O's Top 20 Books to Read This Summer
The must-reads that'll take you straight through to Labor Day.
By Natalie Beach, Hamilton Cain, Leigh Haber, Taylor Lannamann, Claire Luchette, Liesl Schillinger
17 of 20
Chemistry
By Weike Wang
224 pages;
Knopf
Wang's wry, astute first novel charts the meltdown of a Chinese grad student adrift in the doldrums of her own research and unable to say "I do" to the man she clearly adores. On a comic and often precarious journey to a smidge of enlightenment, our unnamed protagonist evokes the bell-jar milieu of science, the condescending alphaness of her mostly male colleagues, and the soul-killing repetitiveness of life in the lab.
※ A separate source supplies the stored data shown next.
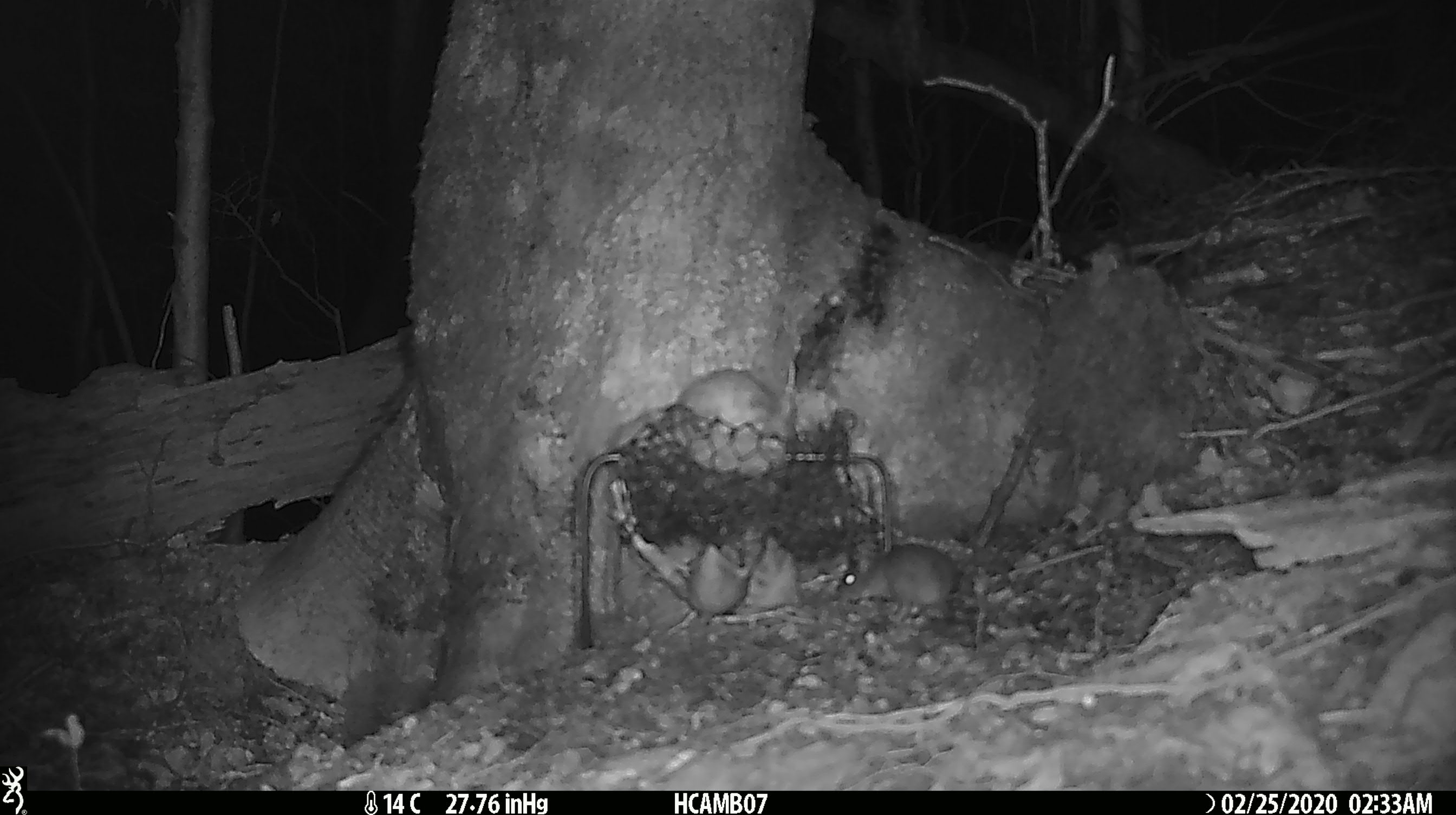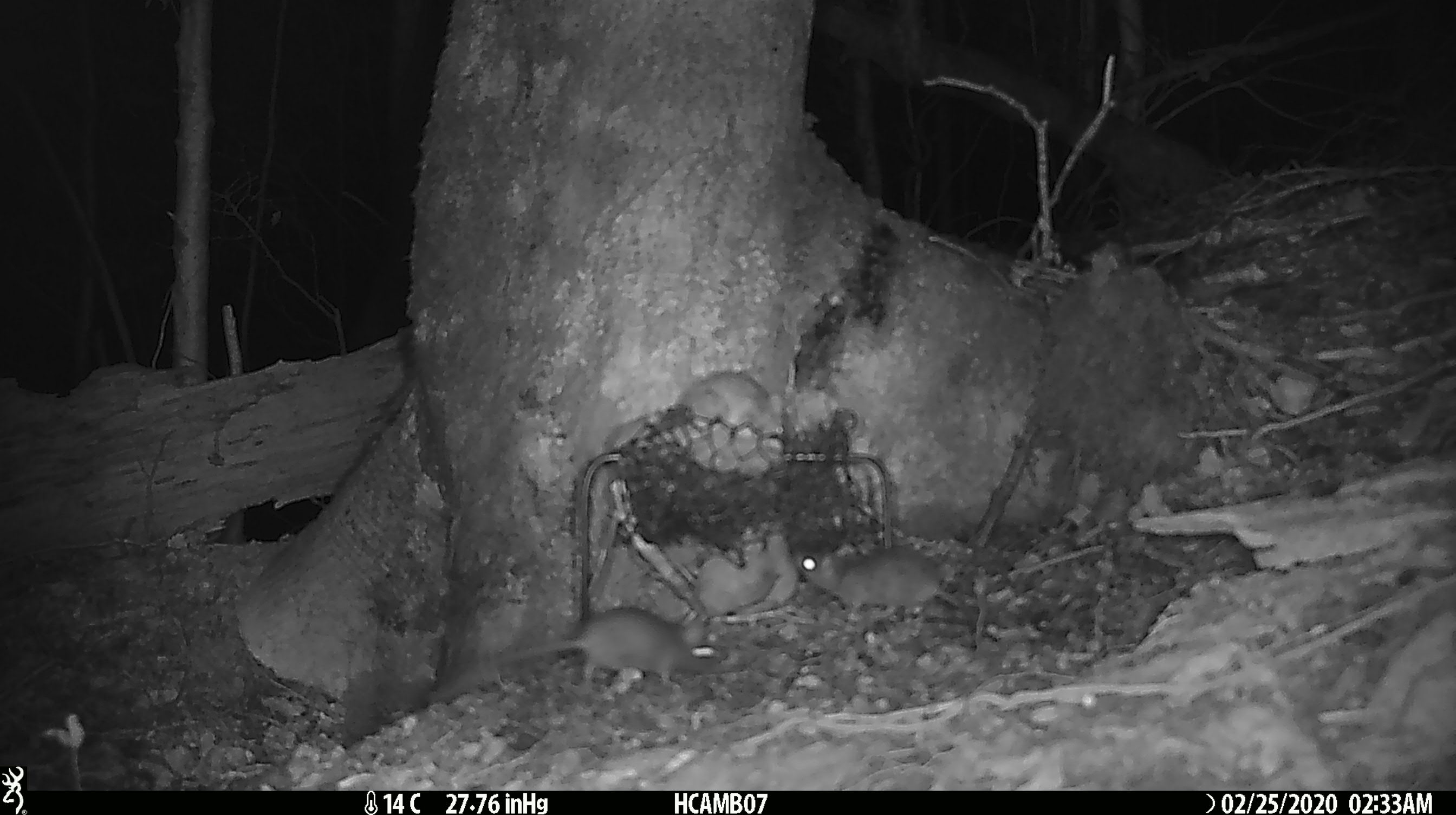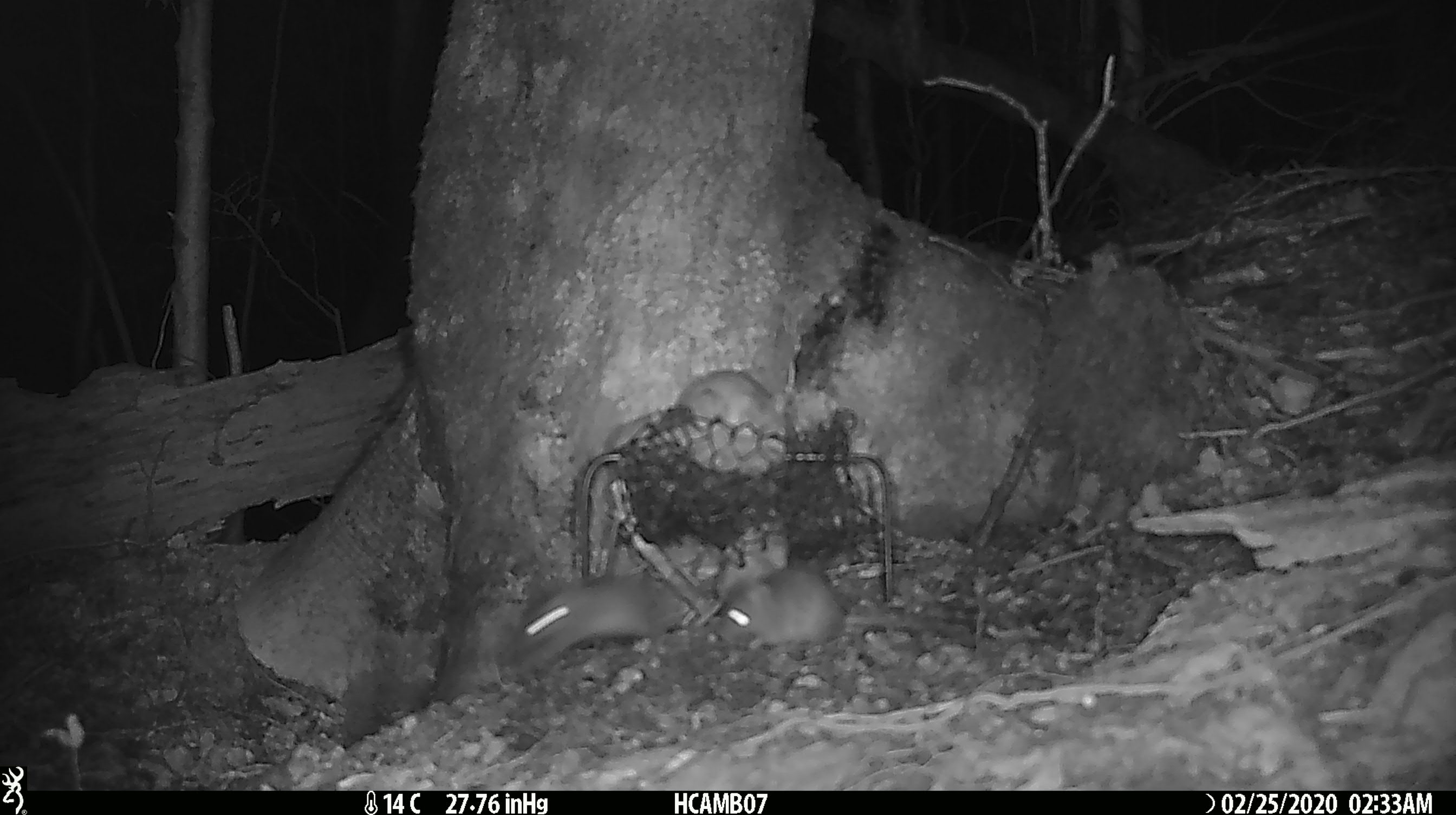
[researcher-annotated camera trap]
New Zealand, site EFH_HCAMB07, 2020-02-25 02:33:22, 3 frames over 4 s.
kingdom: Animalia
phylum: Chordata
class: Mammalia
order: Rodentia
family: Muridae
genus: Mus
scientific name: Mus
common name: mouse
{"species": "mouse (Mus)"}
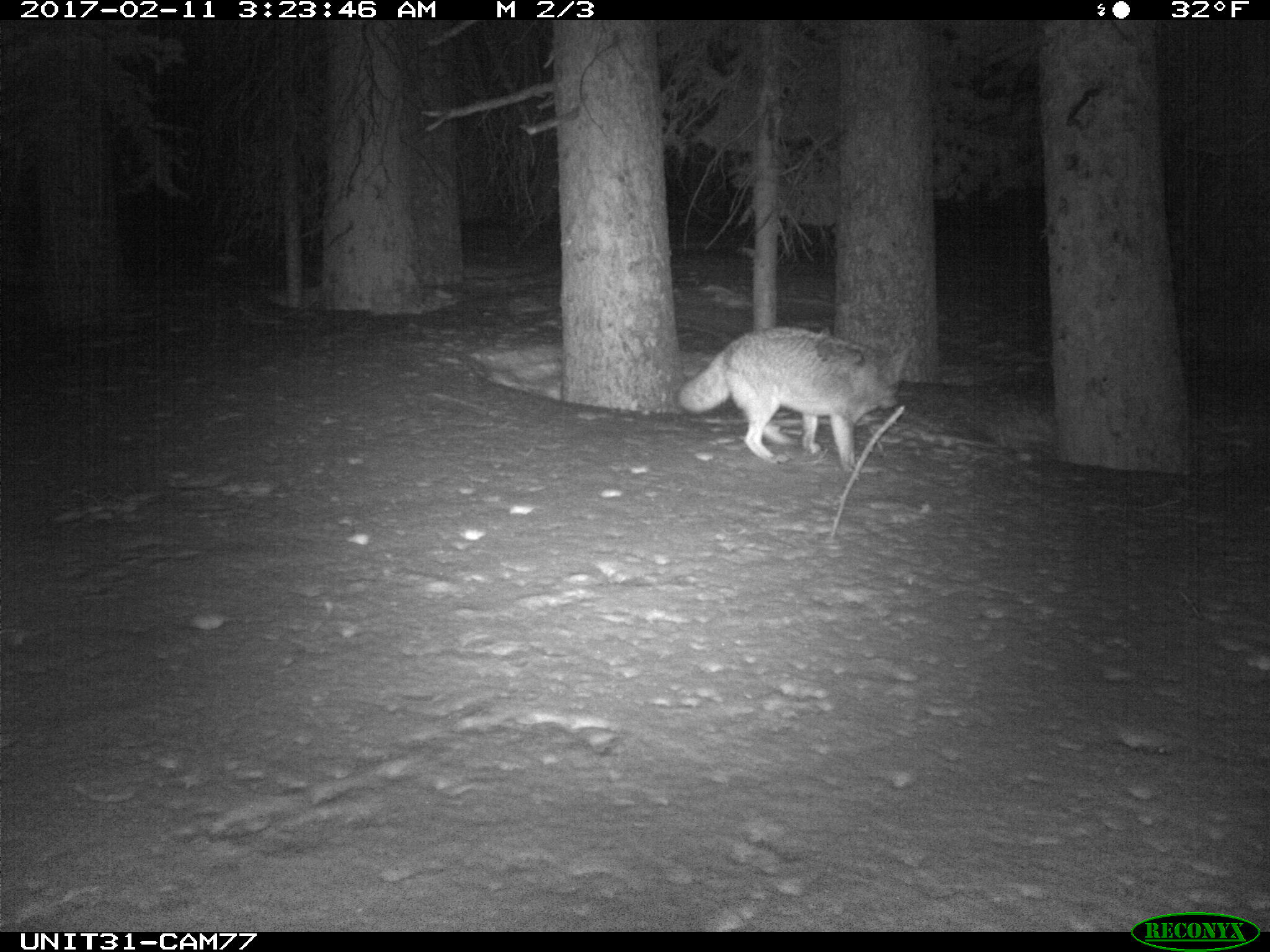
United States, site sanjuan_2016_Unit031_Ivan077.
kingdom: Animalia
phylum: Chordata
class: Mammalia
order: Carnivora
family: Canidae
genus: Canis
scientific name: Canis latrans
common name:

Told in a hilarious deadpan that recalls Gish Jen and Nora Ephron, the novel fluctuates between humor and heartrending sincerity, as the narrator tortures herself with circuitous and mostly pointless internal arguments: "Popcorn, no popcorn, popcorn, no popcorn. Popcorn. I'm fine, you're sad, I'm fine...definitely not fine. I once thought I would have all the answers by now." While answers are elusive, it's fun watching her try to make sense of her life, "like a gas particle flying around in space."